Où la garantie doit être placée
Le principe est commun aux trois Régions : la garantie ne se remet pas en liquide au propriétaire et ne reste pas sur son compte. Lorsqu'elle prend la forme d'une somme d'argent, elle est placée sur un compte bloqué individualisé au nom du locataire, dans une banque. Les intérêts sont acquis au locataire. Ni le bailleur ni le locataire ne peuvent y toucher seuls : la libération suppose un accord écrit des deux, ou une décision de justice.
Un bailleur qui exige la garantie « en main » ou sur son propre compte est en dehors du cadre légal.
Combien peut-on exiger ?
Le montant maximum dépend de la Région et de la forme de la garantie :
- En Wallonie et à Bruxelles, la garantie sous forme de compte bloqué est plafonnée à deux mois de loyer. Une garantie bancaire, constituée par mensualités, peut atteindre trois mois.
- En Flandre, le plafond est de trois mois de loyer.
Ces règles ont évolué ces dernières années et comportent des mécanismes d'aide à la constitution pour les locataires qui ne peuvent avancer la somme. Vérifiez le régime en vigueur auprès de la source régionale correspondante.

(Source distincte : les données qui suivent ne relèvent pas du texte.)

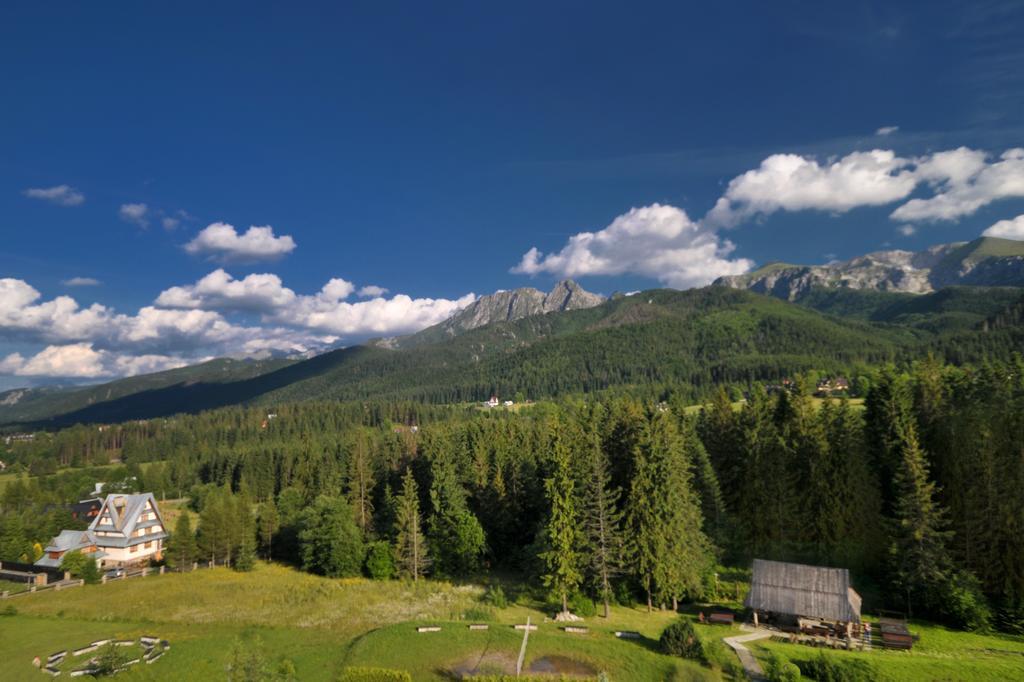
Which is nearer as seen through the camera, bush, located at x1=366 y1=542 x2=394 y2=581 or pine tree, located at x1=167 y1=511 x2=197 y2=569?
bush, located at x1=366 y1=542 x2=394 y2=581

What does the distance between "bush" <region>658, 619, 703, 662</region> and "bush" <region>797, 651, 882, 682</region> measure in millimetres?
5763

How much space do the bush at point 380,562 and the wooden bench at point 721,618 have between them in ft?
112

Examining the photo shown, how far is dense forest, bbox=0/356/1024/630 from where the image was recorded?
131 feet

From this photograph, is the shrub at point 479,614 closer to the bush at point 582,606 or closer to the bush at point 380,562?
the bush at point 582,606

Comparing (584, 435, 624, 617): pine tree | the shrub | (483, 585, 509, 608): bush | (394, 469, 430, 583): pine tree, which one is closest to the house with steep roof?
(394, 469, 430, 583): pine tree

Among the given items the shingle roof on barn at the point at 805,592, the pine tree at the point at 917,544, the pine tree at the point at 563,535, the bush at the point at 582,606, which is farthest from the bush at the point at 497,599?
the pine tree at the point at 917,544

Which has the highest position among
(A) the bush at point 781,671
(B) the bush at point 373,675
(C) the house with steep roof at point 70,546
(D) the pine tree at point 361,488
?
(D) the pine tree at point 361,488

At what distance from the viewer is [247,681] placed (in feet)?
68.0

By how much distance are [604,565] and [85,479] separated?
14672 centimetres

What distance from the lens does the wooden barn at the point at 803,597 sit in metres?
36.0

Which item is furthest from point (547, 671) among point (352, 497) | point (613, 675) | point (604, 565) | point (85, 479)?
point (85, 479)

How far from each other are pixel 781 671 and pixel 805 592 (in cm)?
1134

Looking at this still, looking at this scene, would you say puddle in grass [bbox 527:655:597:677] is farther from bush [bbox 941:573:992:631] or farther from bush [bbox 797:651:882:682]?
bush [bbox 941:573:992:631]

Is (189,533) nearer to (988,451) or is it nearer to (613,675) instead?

Ce qu'elle couvre — et ce qu'elle ne couvre pas
La garantie sert à couvrir, en fin de bail, d'éventuels loyers ou charges impayés et des dégradations excédant l'usure normale. Elle ne couvre pas l'usure locative ordinaire : des murs à rafraîchir après plusieurs années d'occupation normale ne justifient pas une retenue.
C'est l'état des lieux d'entrée, comparé à l'état des lieux de sortie, qui permet de trancher. D'où l'importance d'un état des lieux d'entrée détaillé et contradictoire : sans lui, le locataire est présumé avoir reçu le bien en bon état.
La restitution
À la fin du bail, après l'état des lieux de sortie :
- si les deux parties sont d'accord, elles signent la levée du blocage et la banque restitue la garantie et ses intérêts ;
- en cas de désaccord sur une retenue, la libération suppose une décision du juge de paix, saisi à cet effet.
La garantie n'est donc jamais « perdue » d'office : toute retenue doit être justifiée et, à défaut d'accord, tranchée par un juge.